Strains of the genus Lactobacillus are normal inhabitants of the gastrointestinal tract of many animal species. In pigs, lactobacilli are one of the principal bacterial groups in the proximal region of the digestive tract (Barrow, P. A., R. Fuller, and N.J. Newport. 1977. Inft, Immun. 18: 586-595). Their beneficial role in the intestinal tract has been attributed to their ability to survive the digestive process, attach to the epithelial lining of the intestinal tract, produce lactic acid and other antimicrobial compounds, and prevent the colonization of pathogens via competitive exclusion (Savage, D. C. 1987. Factors affecting the biocontrol of bacterial pathogens in the intestine. Food Technol. 41: 82-87).
Many allogenic and autogenic factors influence the microbial population of the gastrointestinal tract (Savage, D. C. 1989. Rev. sci. tech Off. in Epiz. 8: 259-273). Allogenic factors such as alterations in the diet and environment along with maturation of the host are major influences on the succession of Lactobacillus strains in the gastrointestinal tract of pigs during the post-weaning phase.

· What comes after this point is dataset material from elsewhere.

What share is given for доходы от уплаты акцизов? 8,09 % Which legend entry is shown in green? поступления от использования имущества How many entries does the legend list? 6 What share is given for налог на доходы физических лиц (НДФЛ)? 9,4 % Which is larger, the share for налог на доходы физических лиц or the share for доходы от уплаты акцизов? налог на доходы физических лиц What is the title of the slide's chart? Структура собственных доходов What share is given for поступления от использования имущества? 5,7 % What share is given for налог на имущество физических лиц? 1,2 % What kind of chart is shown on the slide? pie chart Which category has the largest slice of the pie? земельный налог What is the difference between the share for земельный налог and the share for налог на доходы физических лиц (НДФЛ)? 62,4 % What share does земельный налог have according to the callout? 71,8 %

Although it has been well documented that these changes may have severe effects on the host, little is understood about the distribution and diversity of lactobacilli species during this period.
Current industry practices to improve health and, more specifically, reduce the levels of coliforms and E. coli within the gastrointestinal tract of pigs generally include feeding antibiotics at subtherapeutic levels. However, the practice of feeding antibiotics to livestock has raised concerns about increasing the antibiotic resistance of microbial pathogens in the food supply.

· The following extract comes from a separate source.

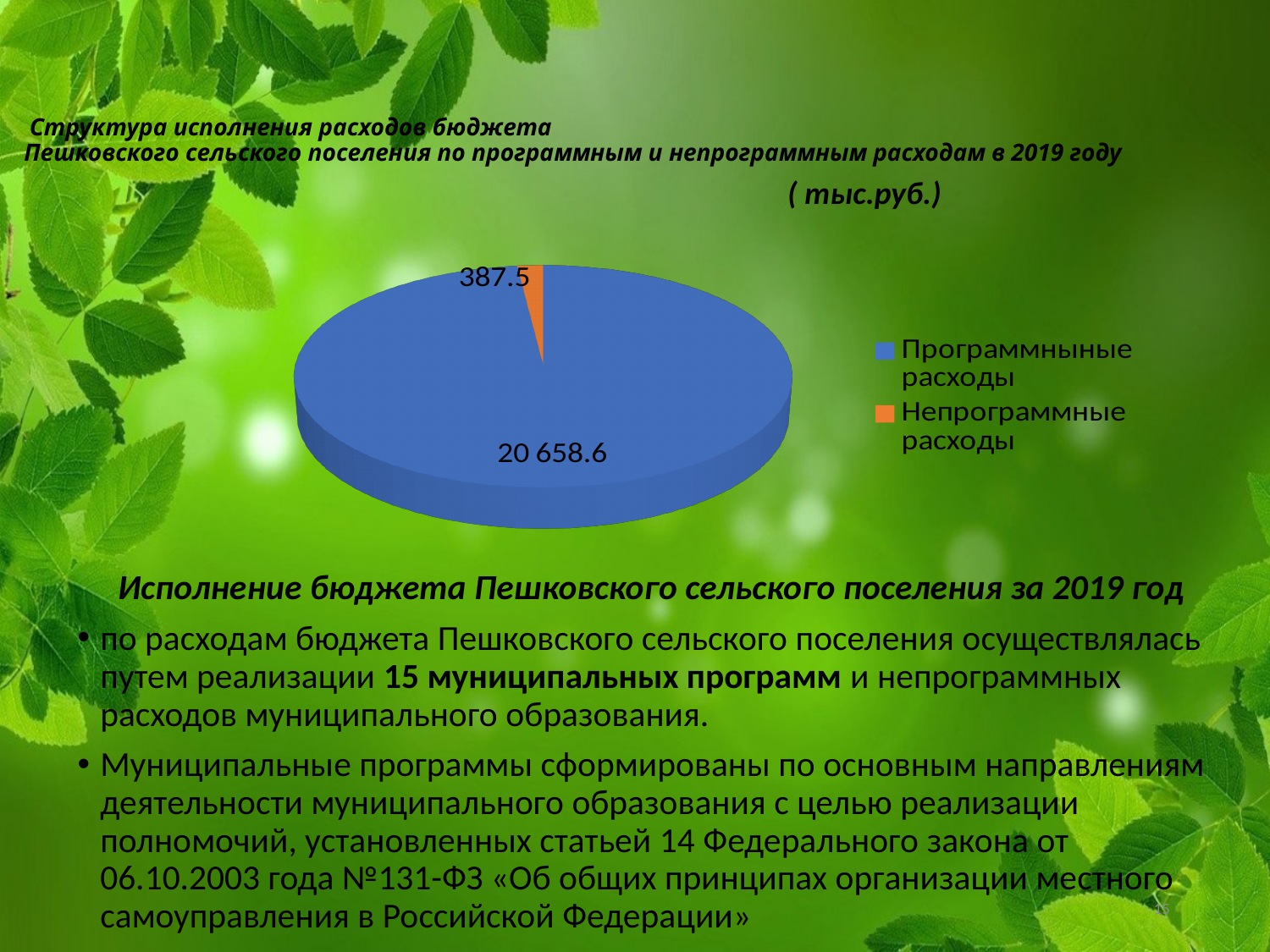
How many slices does the pie chart have? 2 Which is larger, Программныные расходы or Непрограммные расходы? Программныные расходы In what units are the values of the chart given, according to the title? тыс.руб. What is the total of the two slices in the pie chart? 21 046.1 What is the value for Непрограммные расходы in the pie chart? 387.5 What kind of chart is shown on the slide? Pie chart What is the value for Программныные расходы in the pie chart? 20 658.6 What is the difference between Программныные расходы and Непрограммные расходы? 20 271.1 How many entries does the legend list? 2 What colour represents Непрограммные расходы in the pie chart? Orange Which category has the largest slice in the pie chart? Программныные расходы Which category has the smallest slice in the pie chart? Непрограммные расходы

Another approach to improving the health of animals is to alter the inhabitants of their gastrointestinal tract. Altering the inhabitants of the gastrointestinal tract of animals has been attempted by feeding direct-fed microbials to animals. The efficacy of single or multiple strains of Lactobacillus commonly used in commercial direct-fed microbials has been and continues to be debated. This debate is primarily due to inconsistent performance of previous direct-fed microbials. This inconsistency may be due to the fact that many commercial direct-fed microbials are composed of Lactobacillus strains commonly used as silage inoculants or cheese starter cultures. These strains may be effective to inoculate silage or to convert milk into cheese, but have no proven efficacy as direct fed microbials for animal feeding. While the “one strain for all products” approach may be an economical method for the commercial fermentation industry, this does not provide the best strains for each application.
In view of the foregoing, it would be desirable to provide a direct-fed microbial that reduces the levels of coliforms and E. coli within the gastrointestinal tract of pigs. In particular, it would be desirable to provide a direct-fed microbial that provides a healthier intestinal microflora during the weaning transition period in pigs.